Amidst these overarching discussions, several data breakthroughs particularly stood out, poised to significantly impact clinical practice and offer new hope for patients:
- Breakthrough in Relapsed/Refractory Multiple Myeloma (RRMM): The Phase 2 RedirecTT-1 trial presented compelling results for the combination of talquetamab and teclistamab, two bispecific antibodies. This regimen achieved remarkable overall response rates (78.9%) and deep complete responses, even in heavily pretreated patients, including those with challenging extramedullary disease and prior BCMA CAR-T exposure. This dual-targeting approach represents a significant step forward, potentially redefining the standard of care for this high-risk and historically resistant population.
- Promising Data in CALR-mutant Essential Thrombocythemia (ET): Early Phase 1 data on INCA33989, a first-in-class antibody targeting mutant CALR, showed remarkable safety and efficacy. In patients with high-risk ET resistant or intolerant to prior therapy, rapid and sustained hematologic responses were observed in the majority, with no dose-limiting toxicities. This is a crucial advancement, as CALR-mutant ET patients often face lower treatment response rates and a higher risk of myelofibrosis transformation.
- Ibrutinib-Venetoclax Combo in CLL: Long-term follow-up from the CAPTIVATE study reinforced the power of the fixed-duration ibrutinib-venetoclax combination in Chronic Lymphocytic Leukemia (CLL). This all-oral, chemotherapy-free regimen continued to demonstrate superior undetectable MRD rates and progression-free survival compared to ibrutinib alone or chemoimmunotherapy, with sustained benefits observed at 5.5 years, including in patients with high-risk genomic features.

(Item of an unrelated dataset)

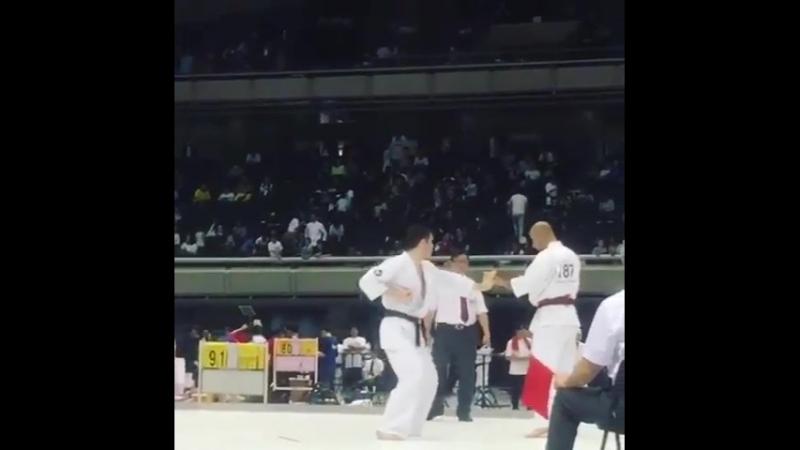 Игорь Загайнов выиграл свой первый бой. Соперник сдался на 20 секунде! 35th All Japan Weight Category Karate Championships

- A New Immunotherapy Frontier in AML: Groundbreaking preclinical data unveiled SLAMF6 as a dominant immune checkpoint in Acute Myeloid Leukemia (AML). Blocking SLAMF6 with a specific antibody (TNC-1) showed the potential to unleash potent T-cell responses without harming normal stem cells. This positions SLAMF6 as a “next-generation” immune checkpoint target, opening a promising new avenue for immunotherapy in AML, where current immune checkpoint strategies have faced significant challenges.
- Cutting the Risk of Death in DLBCL: For transplant-ineligible Diffuse Large B-cell Lymphoma (DLBCL) patients, the Phase 3 POLARGO trial delivered transformative news. The Pola-R-GemOx regimen significantly reduced the risk of death by 40% compared to standard R-GemOx. This represents a major advance, offering a much-needed, highly effective new standard of care for a vulnerable patient group.
- A New Standard for GVHD Prophylaxis: Practice-changing findings demonstrated that Post-Transplant Cyclophosphamide (PTCy) combined with cyclosporin significantly outperformed the traditional methotrexate-based regimen in matched sibling transplants for Graft-versus-Host Disease (GVHD) prophylaxis. Its simplicity and superior efficacy in reducing acute and chronic GVHD rates could dramatically improve outcomes for countless patients undergoing stem cell transplantation.
These advancements are not merely scientific milestones; they represent tangible progress and renewed hope for patients facing challenging hematological conditions. I eagerly anticipate seeing how these findings translate into real-world clinical practice, ultimately improving and extending patient lives.